The head of London’s Metropolitan Police, Sir Mark Rowley, has said there is scope for “sharper” laws to deal with extremism and that he would support a review of the legal definition of the word, after his force was criticized for the way it has handled ongoing weekly pro-Palestinian protests in London.
According to The Observer newspaper, government officials have drawn up proposals to broaden the definition of extremism to include anyone who “undermines” the country’s institutions and values.
Civil rights groups fear that such a move would “criminalize dissent” and dramatically suppress freedom of expression. There is concern that a broader legal definition could be used to crack down on freedom of speech and penalize legitimate organizations and individuals.
Sal Naseem, 47, is an expert on inclusive culture and the former regional director for London at the Independent Office for Police Conduct. He has actively campaigned against Islamophobia after witnessing it first-hand while growing up in southwestern Scotland.
Any proposal that could limit free speech must be developed in accordance with the laws on equality and must not legally discriminate against any particular group, he said.
“Muslims are very much protected under the equality law in the UK, and what we are seeing now as a result of the conflict in Israel and Palestine is the rising tide of Islamophobia being peddled out, particularly in the right-wing media,” Naseem said, adding that narratives that routinely demonize Muslims are being touted and explored.
“But the consequences of that are that there are nearly 4 million Muslims that live in England, and you’re almost treating them as a monolith; you’re looking to demonize Muslims and I think, particularly at this time, we have to fight against anything which looks to divide us, to marginalize us.
“Islamophobia is one of those forms of permissive discrimination, which is sadly being given a sheen of respectability in this country.
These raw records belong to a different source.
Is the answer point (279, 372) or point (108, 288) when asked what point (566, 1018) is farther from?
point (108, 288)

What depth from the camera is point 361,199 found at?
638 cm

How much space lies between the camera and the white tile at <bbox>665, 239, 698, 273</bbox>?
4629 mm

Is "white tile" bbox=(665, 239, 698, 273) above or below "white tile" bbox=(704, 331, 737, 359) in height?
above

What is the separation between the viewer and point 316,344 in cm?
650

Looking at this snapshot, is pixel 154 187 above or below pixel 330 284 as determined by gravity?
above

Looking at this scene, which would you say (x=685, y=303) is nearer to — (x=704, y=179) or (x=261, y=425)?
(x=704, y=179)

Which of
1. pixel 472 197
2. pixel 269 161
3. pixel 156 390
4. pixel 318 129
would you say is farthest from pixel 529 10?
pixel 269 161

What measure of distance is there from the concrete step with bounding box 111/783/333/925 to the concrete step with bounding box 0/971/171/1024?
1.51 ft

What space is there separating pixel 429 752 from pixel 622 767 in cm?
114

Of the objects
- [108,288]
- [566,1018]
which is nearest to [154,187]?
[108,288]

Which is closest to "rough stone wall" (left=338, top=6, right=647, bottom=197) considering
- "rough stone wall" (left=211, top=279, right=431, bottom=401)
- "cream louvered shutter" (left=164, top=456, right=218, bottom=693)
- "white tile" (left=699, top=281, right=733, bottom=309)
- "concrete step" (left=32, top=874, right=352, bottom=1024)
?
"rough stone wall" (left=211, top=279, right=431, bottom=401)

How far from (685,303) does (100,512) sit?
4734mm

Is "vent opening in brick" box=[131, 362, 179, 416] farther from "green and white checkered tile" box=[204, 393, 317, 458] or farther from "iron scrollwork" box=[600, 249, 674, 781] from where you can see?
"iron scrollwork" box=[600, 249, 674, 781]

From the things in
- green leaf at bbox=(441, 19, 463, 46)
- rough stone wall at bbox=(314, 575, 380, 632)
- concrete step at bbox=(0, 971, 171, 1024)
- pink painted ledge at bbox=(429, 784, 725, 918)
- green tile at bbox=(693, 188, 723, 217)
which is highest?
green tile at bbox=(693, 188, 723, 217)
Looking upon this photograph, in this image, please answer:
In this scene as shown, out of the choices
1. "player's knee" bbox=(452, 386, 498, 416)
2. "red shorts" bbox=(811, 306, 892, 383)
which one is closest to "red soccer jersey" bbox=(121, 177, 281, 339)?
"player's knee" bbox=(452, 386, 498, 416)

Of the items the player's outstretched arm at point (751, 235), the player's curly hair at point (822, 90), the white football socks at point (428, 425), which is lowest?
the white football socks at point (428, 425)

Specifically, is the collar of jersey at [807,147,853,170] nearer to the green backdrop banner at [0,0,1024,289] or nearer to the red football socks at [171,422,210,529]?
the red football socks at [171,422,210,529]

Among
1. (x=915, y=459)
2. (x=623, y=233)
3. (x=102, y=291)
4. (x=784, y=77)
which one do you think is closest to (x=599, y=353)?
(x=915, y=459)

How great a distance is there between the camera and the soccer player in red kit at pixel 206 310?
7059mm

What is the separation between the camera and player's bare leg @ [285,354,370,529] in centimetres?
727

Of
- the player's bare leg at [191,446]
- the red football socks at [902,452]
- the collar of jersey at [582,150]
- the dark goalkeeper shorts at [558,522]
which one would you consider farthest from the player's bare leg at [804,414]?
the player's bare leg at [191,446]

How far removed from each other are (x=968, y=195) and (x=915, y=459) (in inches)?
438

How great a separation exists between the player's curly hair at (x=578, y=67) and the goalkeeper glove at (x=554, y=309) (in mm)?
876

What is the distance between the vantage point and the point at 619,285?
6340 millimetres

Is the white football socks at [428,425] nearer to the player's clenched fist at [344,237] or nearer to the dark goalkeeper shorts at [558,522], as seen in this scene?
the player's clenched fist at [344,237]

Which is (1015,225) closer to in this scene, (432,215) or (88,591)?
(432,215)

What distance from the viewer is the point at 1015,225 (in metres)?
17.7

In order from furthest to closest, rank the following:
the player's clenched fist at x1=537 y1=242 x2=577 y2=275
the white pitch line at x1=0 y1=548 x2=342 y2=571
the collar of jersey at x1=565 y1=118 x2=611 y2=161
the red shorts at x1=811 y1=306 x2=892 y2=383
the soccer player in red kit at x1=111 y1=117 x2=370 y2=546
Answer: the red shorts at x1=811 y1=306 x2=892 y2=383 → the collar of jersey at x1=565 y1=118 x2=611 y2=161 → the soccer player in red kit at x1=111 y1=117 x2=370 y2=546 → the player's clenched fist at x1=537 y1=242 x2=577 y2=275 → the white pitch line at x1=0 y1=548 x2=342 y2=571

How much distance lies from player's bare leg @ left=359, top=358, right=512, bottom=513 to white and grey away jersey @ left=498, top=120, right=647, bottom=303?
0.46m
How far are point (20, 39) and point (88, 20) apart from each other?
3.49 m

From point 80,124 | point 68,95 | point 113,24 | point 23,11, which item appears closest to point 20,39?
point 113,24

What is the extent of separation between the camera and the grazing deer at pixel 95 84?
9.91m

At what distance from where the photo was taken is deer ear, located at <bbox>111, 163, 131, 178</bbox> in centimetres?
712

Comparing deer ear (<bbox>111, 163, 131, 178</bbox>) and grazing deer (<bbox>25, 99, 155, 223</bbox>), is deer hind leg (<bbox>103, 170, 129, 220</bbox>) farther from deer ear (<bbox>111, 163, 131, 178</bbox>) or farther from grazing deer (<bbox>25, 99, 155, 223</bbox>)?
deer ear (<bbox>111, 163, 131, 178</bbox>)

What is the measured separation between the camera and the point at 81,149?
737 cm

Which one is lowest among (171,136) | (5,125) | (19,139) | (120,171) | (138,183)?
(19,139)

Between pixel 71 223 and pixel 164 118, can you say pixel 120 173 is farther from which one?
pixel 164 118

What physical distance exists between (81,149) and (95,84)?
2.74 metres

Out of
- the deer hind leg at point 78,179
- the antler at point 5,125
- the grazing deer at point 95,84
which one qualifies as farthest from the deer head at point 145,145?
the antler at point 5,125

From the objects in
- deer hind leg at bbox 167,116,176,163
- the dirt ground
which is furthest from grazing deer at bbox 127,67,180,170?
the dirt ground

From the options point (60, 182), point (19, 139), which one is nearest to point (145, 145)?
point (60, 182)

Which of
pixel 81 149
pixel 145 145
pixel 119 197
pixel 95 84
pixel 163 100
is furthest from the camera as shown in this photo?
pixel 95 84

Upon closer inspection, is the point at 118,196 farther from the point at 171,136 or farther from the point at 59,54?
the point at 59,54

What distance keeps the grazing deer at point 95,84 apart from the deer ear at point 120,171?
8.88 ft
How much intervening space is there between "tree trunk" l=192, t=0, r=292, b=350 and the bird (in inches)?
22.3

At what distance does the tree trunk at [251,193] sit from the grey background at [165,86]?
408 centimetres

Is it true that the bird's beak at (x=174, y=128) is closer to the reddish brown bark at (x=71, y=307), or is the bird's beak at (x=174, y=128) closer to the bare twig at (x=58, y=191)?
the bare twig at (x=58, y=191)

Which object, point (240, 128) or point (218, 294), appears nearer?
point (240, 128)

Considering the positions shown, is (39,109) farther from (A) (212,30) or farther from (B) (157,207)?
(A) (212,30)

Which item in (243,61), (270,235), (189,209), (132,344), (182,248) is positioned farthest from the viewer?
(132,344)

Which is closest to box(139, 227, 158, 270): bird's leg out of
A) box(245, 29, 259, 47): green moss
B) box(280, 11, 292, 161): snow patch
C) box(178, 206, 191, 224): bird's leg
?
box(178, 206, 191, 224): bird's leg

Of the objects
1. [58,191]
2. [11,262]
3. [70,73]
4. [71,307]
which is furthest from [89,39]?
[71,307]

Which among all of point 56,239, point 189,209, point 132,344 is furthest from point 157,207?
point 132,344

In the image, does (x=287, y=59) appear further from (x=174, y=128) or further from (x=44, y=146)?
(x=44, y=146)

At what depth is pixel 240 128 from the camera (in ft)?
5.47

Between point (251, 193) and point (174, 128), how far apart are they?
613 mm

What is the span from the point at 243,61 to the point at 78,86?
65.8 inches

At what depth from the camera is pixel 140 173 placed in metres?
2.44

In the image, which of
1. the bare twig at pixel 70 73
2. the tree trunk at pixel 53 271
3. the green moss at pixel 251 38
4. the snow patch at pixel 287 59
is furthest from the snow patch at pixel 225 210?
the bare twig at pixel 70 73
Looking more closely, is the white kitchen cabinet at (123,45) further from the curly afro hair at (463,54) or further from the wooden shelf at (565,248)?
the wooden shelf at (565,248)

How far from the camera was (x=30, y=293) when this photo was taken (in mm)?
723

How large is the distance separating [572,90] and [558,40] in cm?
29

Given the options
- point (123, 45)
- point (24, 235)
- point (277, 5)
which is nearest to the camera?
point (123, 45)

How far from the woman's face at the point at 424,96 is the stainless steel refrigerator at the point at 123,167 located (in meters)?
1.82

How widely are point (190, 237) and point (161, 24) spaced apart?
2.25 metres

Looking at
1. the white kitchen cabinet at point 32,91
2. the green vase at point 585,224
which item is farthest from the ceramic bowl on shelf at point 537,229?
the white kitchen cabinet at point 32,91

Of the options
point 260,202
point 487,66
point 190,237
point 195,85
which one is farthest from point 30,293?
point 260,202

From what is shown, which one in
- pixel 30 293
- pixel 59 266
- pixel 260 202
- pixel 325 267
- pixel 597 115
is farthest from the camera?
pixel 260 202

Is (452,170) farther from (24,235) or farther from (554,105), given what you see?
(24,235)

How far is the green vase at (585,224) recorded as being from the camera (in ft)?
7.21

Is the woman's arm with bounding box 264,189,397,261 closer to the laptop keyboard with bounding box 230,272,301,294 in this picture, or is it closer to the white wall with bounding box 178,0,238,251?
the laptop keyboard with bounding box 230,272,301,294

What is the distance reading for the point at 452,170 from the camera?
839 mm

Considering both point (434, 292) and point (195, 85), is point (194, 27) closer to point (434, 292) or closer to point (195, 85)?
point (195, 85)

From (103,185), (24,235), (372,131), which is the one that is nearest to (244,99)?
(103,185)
And if you look at the proposals around extremism, I’m sorry, there are shadows of McCarthyism in that and we have to really, really be guarded and careful that terrible events in the Middle East are not used to limit freedoms in this country.”
Although many Muslims are afraid speak out currently for fear of being targeted and other repercussions, Naseem said they are entitled to protection under the law if they are being treated unfairly because of their faith and should report any Islamophobic incidents.
“It’s not an acceptable thing and the law very clearly states that,” he added. “So where we are seeing these things, we need to report them, we need to complain about them through the mechanisms that are available. They are the only mechanisms there but we need to have confidence in taking these things through the systems that we have.”
Naseem said that the nature of Islamophobia has changed over the years and is now more indirect than it used to be, but it still exists even if it is harder to report.
“The experience I had of general discrimination, and Islamophobia in particular, was pretty acute,” he said. “It was open hatred, vitriol and violence. It wasn’t from everybody, but from a minority of people it was opened hatred.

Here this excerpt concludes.